== Data excerpt ==

*** Block opens ***

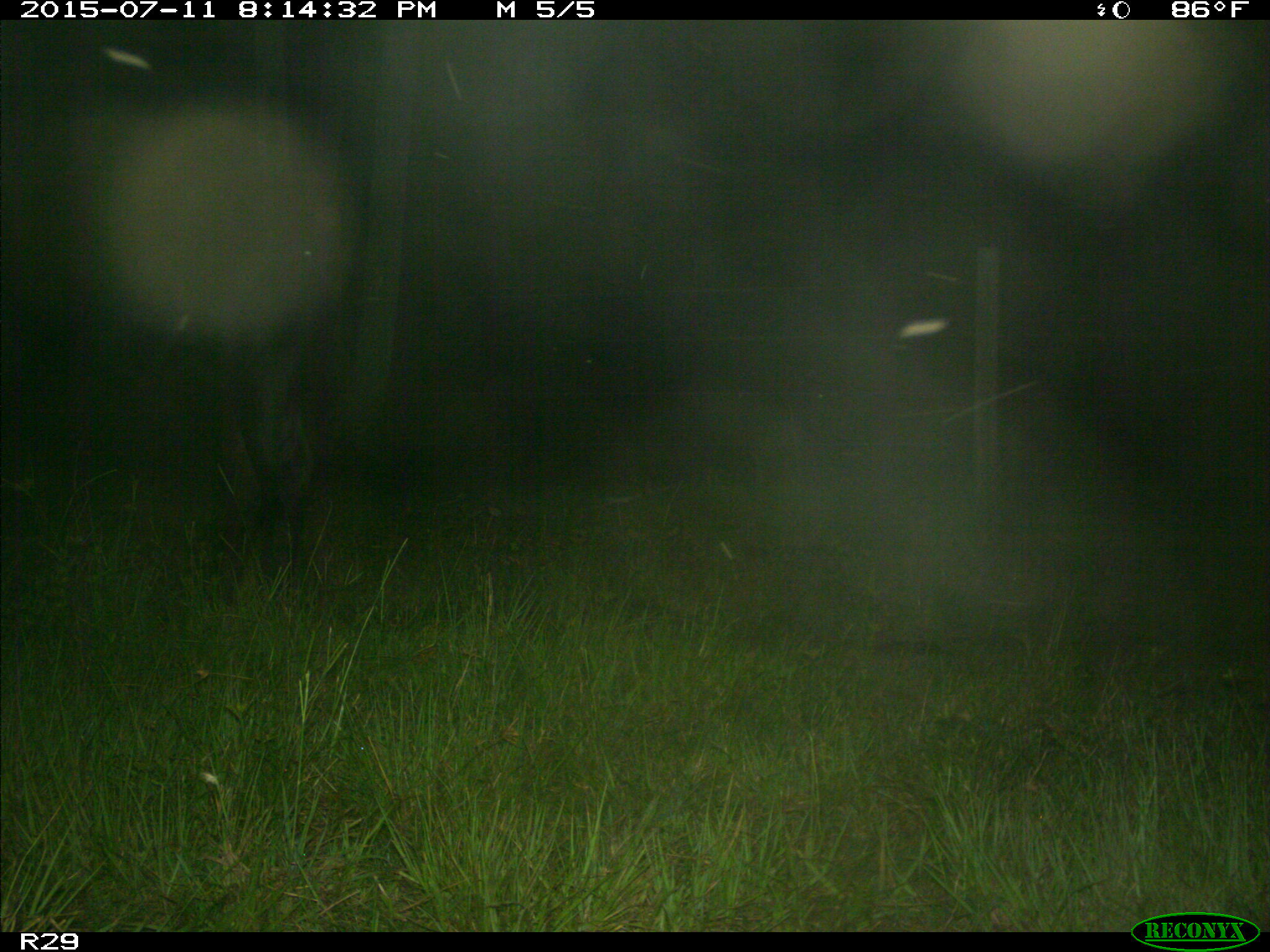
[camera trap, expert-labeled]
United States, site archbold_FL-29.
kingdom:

*** Block closes ***

== Aim of the task ==
Since the pictures are not wanted, transcribe only the rest of the material above, exactly as it stands.

== Answer section ==
[camera trap, expert-labeled]
United States, site archbold_FL-29.
kingdom:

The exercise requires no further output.